TFBS Benchmark Dataset
A benchmark dataset for evaluating variant effect prediction models on transcription factor binding site (TFBS) disruption tasks.
Dataset Description
This dataset contains 90,758 variants in transcription factor binding sites with comprehensive annotations for benchmarking variant effect prediction models, particularly the LOL-EVE model.
Dataset Summary
- Total variants: 90,758
- Species: Primarily human (homo_sapiens)

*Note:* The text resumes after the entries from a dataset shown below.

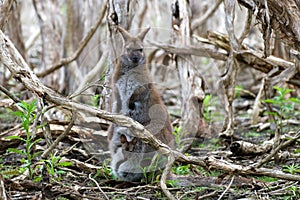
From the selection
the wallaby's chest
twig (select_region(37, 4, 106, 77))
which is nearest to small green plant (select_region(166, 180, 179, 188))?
the wallaby's chest

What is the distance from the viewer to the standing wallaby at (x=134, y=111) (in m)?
3.66

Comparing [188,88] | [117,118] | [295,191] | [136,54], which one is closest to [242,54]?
[188,88]

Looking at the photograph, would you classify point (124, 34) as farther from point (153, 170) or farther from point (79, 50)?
point (79, 50)

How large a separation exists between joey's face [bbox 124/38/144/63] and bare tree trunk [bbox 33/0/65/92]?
8.80 ft

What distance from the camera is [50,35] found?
6777 millimetres

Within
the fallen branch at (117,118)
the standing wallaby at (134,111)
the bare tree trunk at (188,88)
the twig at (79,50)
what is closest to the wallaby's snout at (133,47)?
the standing wallaby at (134,111)

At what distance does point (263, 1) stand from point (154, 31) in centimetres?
629

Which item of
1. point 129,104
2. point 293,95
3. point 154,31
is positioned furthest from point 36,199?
point 154,31

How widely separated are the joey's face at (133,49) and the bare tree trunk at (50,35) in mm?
2682

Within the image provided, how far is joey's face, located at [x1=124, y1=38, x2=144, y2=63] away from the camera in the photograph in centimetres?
428

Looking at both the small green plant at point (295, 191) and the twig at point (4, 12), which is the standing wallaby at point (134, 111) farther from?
the twig at point (4, 12)

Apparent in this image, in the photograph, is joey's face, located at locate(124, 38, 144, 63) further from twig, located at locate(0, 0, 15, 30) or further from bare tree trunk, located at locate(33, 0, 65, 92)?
bare tree trunk, located at locate(33, 0, 65, 92)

- Genes: Multiple genes with TFBS variants
- Transcription factors: Various TFs including CAMTA1, CAMTA2, CLOCK, E2F6, EBF3, ETV6, HAP1, HIC2, HIF1A, HSF1, KLF15, KLF7, MAX, MNT, and others
- Sequence context: 500bp promoter sequences centered on variants
Dataset Structure
Features
| Feature | Type | Description |
|---|---|---|
variant_id |
string | Unique identifier for each variant |
chromosome |
string | Chromosome (e.g., chr1) |
position |
int64 | Genomic position |
ref |
string | Reference allele |
alt |
string | Alternative allele |
gene |
string | Gene symbol |
species |
string | Species name (e.g., homo_sapiens) |
tf |
string | Transcription factor name |
wt_seq |
string | Wild-type sequence (500bp) |
var_seq |
string | Variant sequence (500bp) |
mammalian_constraint |
float32 | Mammalian constraint score |
expression_variability |
float32 | Expression variability score |
distance_tss |
int64 | Distance to transcription start site |
Data Splits
The dataset contains a single split with all 90,758 variants.
Usage
Loading the Dataset
from datasets import load_dataset
# Load the dataset
dataset = load_dataset("cshearer/LOL-EVE-TFBS-Benchmark")
# Access the data
train_data = dataset["train"]
print(f"Dataset size: {len(train_data)}")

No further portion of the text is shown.